LikeLiked by 3 people
Peter
It you asked an English person to draw a map of England (only England)…could they?
That test is the clue that ‘England will be fine alone’ is a lie. For many, that map would make their minds rebel. This is a country that has plaster over internal divisions via colonialism. Hence, I suspect once the stark truth is revealed (they are just one country on 1/2 a small Island – not an Island Nation) those internal tensions may finally re-surface and that “England” may not hold itself together.
Just because England wants to go into reverse to a former glory, doesn’t mean they can control where it stops the reverse process – or even if they can. Remembered that before there was an England it was many tiny states…and those divisions are still visible.
Just as the perpetrator of Battered Wife Syndrome shows their emotional weakness through violence, part of the English elite’s weakness is that they are not an “Island Nation” and the sudden realisation in the population after 300 years will not go well for them.
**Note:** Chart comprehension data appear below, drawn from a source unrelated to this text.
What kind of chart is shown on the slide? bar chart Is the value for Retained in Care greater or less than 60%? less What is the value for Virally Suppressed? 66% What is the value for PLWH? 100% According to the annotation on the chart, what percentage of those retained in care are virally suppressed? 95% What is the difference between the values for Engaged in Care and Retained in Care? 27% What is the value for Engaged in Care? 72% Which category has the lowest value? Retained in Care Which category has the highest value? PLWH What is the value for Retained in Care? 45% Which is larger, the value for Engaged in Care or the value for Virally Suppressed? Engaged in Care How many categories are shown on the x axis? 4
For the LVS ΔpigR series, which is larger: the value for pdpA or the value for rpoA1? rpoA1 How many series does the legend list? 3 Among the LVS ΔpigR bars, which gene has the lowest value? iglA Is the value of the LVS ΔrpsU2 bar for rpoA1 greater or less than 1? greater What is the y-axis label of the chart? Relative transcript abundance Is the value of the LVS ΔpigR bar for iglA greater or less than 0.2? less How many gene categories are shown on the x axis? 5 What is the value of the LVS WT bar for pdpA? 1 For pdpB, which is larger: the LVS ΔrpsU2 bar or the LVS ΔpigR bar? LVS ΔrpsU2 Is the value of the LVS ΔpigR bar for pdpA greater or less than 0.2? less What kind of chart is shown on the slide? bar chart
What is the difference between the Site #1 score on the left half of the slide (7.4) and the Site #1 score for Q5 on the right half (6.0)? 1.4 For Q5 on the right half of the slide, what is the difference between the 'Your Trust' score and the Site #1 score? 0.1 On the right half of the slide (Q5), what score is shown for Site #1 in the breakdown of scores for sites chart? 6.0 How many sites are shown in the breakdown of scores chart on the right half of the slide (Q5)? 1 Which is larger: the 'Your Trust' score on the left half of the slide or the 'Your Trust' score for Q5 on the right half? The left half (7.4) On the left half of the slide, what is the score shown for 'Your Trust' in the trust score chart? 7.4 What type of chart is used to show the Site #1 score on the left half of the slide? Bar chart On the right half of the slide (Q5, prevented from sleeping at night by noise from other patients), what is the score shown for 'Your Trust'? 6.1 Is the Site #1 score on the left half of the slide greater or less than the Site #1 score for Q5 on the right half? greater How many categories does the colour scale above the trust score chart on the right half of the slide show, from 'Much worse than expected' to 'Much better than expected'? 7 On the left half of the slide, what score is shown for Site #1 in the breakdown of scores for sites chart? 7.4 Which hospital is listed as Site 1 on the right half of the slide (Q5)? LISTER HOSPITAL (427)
You have underestimated the risks and the weakness of the British (read English) elite. This is what they are playing for, and they won’t “chicken” willingly – you will have to make them.
LikeLike
I didn’t say ‘England will be fine alone’. I said, “Scotland and England could undoubtedly function perfectly well as independent countries” and “The survival of neither England nor Scotland depends on the Union”. There is no “lie” there. To say that a nation can function perfectly well, or that it is not entirely dependent on political union with another nation does not imply that it will have no problems. It merely supposes that it will be at least as capable of dealing with those problems as any other nation. You indulge in a form of scaremongering about England viability as an independent nation that is indistinguishable from that deploy by British Nationalists with reference to Scotland.
Of course ending the Union will be problematic for those with a British mindset. Far from having “underestimated the risks and the weakness of the British (read English) elite”, I quite explicitly acknowledged the fragility of the British political system when I wrote that the Union is “crucial to the preservation of a British political system which serves the ruling elites”.
Frankly, I think you seriously overestimate the fragility of England. I have always maintained that ending the Union would benefit England as well as Scotland because, whatever else it does, it would prompt some serious thinking on the matter of an English national identity which has survived the Union far less we than Scotland’s. Despite England’s national identity having been eroded and diluted by the imposition of ‘Britishness’, I suspect it remains far stronger than that of any of the “tiny states” to which you refer.
The ‘downgrading’ of British identity may be traumatic for some. But England has an obvious alternative to which it will surely turn. It will simply become England. Perhaps a ‘new’ England.